O início da Clínica Neurológica nos moldes atuais, iniciou-se em 1939, ainda na Santa Casa, com a reorganização do corpo de assistentes, com Oswaldo Lange – durante várias décadas considerado o esteio do serviço – como 1º assistente chefe de Clínica e Carlos Gama, 2º assistente neurocirurgião – pioneiro da Neuro-cirurgia do Estado de São Paulo. A eles se juntou o clínico Oswaldo Julião como 2º assistente. Novos assistentes voluntários foram se agregando ao Serviço com atribuições determinadas, inclusive o iniciante neurocirurgião Rolando Ângelo Tenuto. A saída do neurocirurgião responsável pelo Serviço da nova especialidade cirúrgica – o Dr. Carlos Gama – após conquista da Cátedra de Neurologia da Faculdade de Medicina da Bahia, à época da inauguração do Hospital das Clínicas, recém-construído, trouxe para este novo nosocômio o Dr. Rolando Tenuto e Dr. Sylvio Forjaz, o último mais tarde conduzido à chefia de Neurocirurgia da nova Faculdade de Medicina de Ribeirão Preto. Permaneceu no Hospital das Clínicas o Dr. Rolando Tenuto, pioneiro e fundador do Serviço de Neurocirurgia neste hospital, nova especialidade que começava a dar seus primeiros passos na cidade de São Paulo, ainda desprovida dos modernos recursos técnicos e de diagnóstico que hoje a fazem uma das especialidades que mais inovações têm recebido da ciência e da tecnologia na última década.

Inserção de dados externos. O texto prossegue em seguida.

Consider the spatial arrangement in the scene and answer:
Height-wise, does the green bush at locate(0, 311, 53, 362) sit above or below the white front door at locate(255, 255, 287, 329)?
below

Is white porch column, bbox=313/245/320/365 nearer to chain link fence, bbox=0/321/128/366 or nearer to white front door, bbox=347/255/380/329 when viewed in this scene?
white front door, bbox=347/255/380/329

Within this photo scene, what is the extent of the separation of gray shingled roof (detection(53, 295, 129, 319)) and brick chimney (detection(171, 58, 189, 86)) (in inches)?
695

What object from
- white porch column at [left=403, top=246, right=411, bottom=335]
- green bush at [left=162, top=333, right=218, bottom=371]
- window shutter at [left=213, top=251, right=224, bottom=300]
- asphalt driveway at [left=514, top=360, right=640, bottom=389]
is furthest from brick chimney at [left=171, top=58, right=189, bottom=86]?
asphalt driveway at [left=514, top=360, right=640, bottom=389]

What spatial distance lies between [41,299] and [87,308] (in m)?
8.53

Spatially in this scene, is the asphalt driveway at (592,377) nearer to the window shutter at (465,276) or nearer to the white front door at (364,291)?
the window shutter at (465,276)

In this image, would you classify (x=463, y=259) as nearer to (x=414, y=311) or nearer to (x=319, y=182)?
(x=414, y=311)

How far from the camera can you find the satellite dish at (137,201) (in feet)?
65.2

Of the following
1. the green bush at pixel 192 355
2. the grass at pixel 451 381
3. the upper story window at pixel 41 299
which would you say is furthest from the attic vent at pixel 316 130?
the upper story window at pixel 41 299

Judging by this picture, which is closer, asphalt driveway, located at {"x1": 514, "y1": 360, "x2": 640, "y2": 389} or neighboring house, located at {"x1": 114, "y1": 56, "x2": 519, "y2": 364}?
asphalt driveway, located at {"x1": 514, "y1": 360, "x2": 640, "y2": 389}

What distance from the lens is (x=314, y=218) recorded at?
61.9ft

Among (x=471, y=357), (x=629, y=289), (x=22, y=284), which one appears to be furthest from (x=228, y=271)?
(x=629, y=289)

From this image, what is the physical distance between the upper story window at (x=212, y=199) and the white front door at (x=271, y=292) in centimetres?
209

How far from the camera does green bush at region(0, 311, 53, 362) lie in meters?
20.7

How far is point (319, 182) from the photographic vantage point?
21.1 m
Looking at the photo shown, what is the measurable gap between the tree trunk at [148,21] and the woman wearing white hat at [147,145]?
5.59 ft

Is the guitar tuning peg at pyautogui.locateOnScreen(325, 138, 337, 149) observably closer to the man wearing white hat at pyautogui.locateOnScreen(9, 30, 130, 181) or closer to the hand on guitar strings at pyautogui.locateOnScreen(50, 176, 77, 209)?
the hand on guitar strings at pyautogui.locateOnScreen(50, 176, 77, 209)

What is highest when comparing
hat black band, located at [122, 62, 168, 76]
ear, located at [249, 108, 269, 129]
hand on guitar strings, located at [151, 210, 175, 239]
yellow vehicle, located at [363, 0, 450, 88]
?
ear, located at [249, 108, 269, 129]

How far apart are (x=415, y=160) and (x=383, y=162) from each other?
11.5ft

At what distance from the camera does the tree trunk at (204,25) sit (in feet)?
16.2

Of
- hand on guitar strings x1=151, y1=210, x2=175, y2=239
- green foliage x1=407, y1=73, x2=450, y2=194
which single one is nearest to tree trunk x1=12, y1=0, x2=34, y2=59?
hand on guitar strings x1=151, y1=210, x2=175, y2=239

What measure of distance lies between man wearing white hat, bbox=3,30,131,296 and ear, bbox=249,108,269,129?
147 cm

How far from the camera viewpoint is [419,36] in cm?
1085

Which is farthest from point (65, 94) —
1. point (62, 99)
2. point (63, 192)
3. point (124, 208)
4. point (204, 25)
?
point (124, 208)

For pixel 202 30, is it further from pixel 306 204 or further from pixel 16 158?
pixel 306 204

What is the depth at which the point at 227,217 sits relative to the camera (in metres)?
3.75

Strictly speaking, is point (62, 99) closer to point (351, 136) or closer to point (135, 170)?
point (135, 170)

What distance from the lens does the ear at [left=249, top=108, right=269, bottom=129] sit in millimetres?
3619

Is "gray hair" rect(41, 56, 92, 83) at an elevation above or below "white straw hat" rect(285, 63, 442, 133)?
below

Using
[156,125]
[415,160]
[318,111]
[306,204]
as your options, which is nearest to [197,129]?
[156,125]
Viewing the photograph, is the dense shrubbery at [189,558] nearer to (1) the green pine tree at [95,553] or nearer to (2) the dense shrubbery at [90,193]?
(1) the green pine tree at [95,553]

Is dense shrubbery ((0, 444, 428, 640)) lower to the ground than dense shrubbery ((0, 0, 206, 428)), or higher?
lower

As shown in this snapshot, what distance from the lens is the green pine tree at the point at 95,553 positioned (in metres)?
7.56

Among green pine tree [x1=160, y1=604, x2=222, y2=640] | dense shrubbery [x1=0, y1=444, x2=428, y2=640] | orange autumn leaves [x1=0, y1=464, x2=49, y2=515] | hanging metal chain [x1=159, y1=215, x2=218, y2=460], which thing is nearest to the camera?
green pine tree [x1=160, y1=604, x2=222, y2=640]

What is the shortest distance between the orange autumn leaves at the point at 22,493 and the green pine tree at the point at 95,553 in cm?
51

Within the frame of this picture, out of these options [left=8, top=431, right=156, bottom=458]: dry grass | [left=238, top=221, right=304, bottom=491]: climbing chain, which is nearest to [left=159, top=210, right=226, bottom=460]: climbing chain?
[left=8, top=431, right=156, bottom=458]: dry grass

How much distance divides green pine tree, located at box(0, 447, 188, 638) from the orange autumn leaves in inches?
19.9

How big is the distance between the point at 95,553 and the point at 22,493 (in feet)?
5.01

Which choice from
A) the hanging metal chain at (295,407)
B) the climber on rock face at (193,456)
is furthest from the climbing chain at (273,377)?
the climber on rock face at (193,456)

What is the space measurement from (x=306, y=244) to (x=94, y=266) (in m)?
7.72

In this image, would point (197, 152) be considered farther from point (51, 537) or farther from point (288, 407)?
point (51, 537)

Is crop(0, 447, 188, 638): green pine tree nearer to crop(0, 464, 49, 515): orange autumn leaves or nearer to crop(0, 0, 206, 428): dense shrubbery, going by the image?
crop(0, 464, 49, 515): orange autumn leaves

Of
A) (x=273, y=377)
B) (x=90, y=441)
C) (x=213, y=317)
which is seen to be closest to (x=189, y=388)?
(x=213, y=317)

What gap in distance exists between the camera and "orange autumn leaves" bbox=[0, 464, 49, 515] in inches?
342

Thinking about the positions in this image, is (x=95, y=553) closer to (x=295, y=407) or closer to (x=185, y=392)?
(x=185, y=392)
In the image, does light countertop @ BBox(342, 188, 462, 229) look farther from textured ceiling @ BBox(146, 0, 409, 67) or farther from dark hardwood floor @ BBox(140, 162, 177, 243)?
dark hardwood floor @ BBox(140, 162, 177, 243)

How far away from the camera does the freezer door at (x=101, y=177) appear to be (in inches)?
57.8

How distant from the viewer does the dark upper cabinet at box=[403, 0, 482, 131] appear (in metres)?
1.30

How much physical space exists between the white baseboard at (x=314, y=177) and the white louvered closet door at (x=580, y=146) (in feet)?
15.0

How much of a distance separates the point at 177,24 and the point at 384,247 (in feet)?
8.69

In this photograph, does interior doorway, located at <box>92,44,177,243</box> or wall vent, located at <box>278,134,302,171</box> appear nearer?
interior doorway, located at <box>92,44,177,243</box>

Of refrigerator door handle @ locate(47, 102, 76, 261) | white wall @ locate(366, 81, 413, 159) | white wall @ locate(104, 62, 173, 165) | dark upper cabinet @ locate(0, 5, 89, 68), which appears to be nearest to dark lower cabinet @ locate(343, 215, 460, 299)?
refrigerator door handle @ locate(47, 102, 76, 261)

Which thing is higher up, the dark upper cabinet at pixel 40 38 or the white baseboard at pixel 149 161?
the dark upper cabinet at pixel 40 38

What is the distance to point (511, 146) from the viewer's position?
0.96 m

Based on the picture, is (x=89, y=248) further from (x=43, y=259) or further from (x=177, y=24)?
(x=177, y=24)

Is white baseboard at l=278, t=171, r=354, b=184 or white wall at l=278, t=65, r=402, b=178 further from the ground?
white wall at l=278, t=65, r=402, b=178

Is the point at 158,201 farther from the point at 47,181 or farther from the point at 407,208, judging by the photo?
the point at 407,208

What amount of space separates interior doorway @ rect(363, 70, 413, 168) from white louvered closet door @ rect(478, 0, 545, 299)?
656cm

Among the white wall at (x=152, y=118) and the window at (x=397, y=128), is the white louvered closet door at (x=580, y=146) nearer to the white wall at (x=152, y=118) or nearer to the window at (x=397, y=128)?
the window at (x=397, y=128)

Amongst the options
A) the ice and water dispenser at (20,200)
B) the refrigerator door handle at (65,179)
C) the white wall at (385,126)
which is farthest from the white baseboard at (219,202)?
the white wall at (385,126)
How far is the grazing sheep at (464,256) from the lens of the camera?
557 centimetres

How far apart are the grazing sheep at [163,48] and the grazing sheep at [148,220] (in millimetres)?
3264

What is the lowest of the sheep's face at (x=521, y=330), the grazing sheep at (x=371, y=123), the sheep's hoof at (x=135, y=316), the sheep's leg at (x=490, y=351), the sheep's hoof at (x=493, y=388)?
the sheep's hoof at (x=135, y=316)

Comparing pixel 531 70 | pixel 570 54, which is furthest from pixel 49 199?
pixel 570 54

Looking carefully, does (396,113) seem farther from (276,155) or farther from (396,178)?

Estatísticas dessa época de pioneirismo e de muitas dificuldades, demonstram que em 1939, quando esse serviço ensaiava seus primeiros passos, apenas 60 cirurgias foram efetuadas, caindo para 32 intervenções em 1940. Em 1941, 1942 e 1943, 56, 92 e 97 cirurgias foram realizadas respectivamente. Desde então esse número vem aumentando em progressão aritmética, traduzindo-se em milhares de intervenções neuro-cirúrgicas realizadas anualmente naquele hospital, tanto nos seus vários setores como no Serviço de Emergência do Pronto Socorro, a maior parte de grande porte. Este último apêndice, vem se destacando particularmente pelo grande crescimento, em virtude da enorme demanda das emergências neurológicas e neurocirúrgicas na Grande São Paulo, tendo triplicado seu número de plantonistas desde sua criação.

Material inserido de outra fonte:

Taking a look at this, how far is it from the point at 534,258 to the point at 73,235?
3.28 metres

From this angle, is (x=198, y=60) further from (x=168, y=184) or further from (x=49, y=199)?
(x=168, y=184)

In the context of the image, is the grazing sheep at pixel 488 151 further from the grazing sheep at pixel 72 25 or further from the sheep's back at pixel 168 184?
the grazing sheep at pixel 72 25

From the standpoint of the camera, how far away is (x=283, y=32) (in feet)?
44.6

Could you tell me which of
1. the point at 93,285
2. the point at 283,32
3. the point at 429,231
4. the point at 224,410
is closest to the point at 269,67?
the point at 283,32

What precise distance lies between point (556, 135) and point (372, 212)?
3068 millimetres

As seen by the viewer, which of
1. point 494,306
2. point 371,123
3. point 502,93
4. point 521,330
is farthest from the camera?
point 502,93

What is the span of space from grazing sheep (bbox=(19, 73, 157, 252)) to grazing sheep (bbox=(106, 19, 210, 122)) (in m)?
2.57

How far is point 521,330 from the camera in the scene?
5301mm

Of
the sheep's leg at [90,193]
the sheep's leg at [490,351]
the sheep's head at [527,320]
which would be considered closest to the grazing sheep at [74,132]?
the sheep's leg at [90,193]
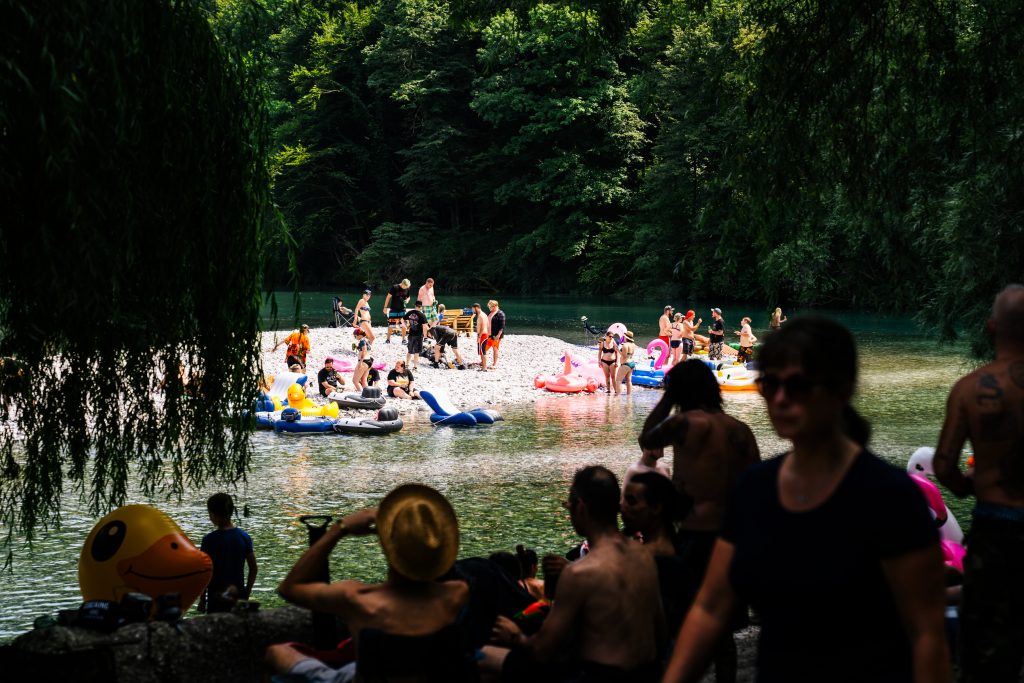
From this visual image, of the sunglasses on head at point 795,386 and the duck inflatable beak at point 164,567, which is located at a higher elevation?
the sunglasses on head at point 795,386

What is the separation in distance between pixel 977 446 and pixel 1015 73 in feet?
15.6

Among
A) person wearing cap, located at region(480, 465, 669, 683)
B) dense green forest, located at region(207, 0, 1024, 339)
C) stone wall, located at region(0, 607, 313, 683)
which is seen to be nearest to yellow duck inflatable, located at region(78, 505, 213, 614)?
stone wall, located at region(0, 607, 313, 683)

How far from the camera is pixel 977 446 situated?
3.87 m

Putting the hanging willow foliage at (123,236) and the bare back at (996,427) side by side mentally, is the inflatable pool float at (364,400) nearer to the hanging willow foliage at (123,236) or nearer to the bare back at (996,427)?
the hanging willow foliage at (123,236)

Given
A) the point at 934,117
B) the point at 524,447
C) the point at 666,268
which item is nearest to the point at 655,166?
the point at 666,268

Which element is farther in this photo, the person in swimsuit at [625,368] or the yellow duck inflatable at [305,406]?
the person in swimsuit at [625,368]

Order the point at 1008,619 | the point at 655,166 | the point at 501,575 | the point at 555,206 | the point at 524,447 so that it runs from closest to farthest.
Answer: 1. the point at 1008,619
2. the point at 501,575
3. the point at 524,447
4. the point at 655,166
5. the point at 555,206

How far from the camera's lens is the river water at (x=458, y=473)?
9.56 m

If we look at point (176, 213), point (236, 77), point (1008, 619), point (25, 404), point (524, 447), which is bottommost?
point (524, 447)

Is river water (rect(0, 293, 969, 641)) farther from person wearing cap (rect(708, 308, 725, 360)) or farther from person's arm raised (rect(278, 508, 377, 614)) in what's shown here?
→ person wearing cap (rect(708, 308, 725, 360))

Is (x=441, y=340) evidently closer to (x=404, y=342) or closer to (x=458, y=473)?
(x=404, y=342)

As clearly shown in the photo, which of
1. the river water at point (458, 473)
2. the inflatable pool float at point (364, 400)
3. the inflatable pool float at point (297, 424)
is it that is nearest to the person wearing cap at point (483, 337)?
the river water at point (458, 473)

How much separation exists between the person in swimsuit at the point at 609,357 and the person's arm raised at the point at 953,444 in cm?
1779

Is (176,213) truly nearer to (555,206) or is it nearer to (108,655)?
(108,655)
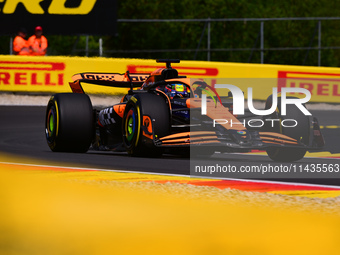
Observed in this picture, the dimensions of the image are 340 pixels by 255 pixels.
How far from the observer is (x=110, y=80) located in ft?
36.4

Em 1967, Rolando Tenuto, Antonio Lefrèvre e Lamartine de Assis tornaram-se professores de suas disciplinas por concurso de títulos, funções depois abolidas e transformadas nas de Professor-Adjunto.

Com a aposentadoria de Adherbal Tolosa, como último catedrático, teve início um período de 20 anos, que se caracterizou por grande ampliação do número de médicos integrantes da Clínica Neurológica, atingindo o expressivo número de 112 médicos, que aumentou ainda com a função desse Departamento com a Divisão de Neurocirurgia Funcional do Hospital das Clínicas em 1990. Em setembro de 1971 Horácio M. Canelas concorreu à vaga de Tolosa, sendo sucedido por Lefrèvre – desaparecido precocemente – e depois por Antonio Spina-França e, 1982 e por Milberto Scaff em 1990. Em abril desse mesmo ano, foi constituída a primeira vaga para o cargo de Professor Titular da Disciplina de Neurocirurgia da Faculdade de Medicina da Universidade de São Paulo, para ele concorrendo o então chefe do Serviço, Dr. Gilberto Machado de Almeida e o Dr. Raul Marino Junior, chefe da Divisão de Neurocirurgia Funcional do Hospital das Clínicas. Cumpre notar que, após o constrangedor desaparecimento prematuro do fundador de nossa neurocirurgia – Dr. Rolando Tenuto – em 1973, data lutuosa em que perdemos no mesmo ano o Prof. Tolosa, Oswaldo Julião e nosso pioneiro Rolando Tenuto, acometido de insidiosa moléstia que o acometera em 1970. Entre 1970 e 1974 o serviço foi temporariamente chefiado por José Zaclis, pioneiro da neurorradiologia em nosso meio, até a nomeação do Dr. Gilberto Machado de Almeida, que a exerceu até a criação da nova Disciplina em 1989, data da abertura para o Concurso de Titular em Neurocirurgia. A chefia do Serviço de Emergência do Pronto Socorro foi exercida por longos anos pelo Dr. Oswaldo Ricciardi Cruz, cargo que em 1974 transferiu para os Drs. Walter Carlos Pereira e depois para o Dr. Luiz Alcides Manreza, que o exerce até o momento.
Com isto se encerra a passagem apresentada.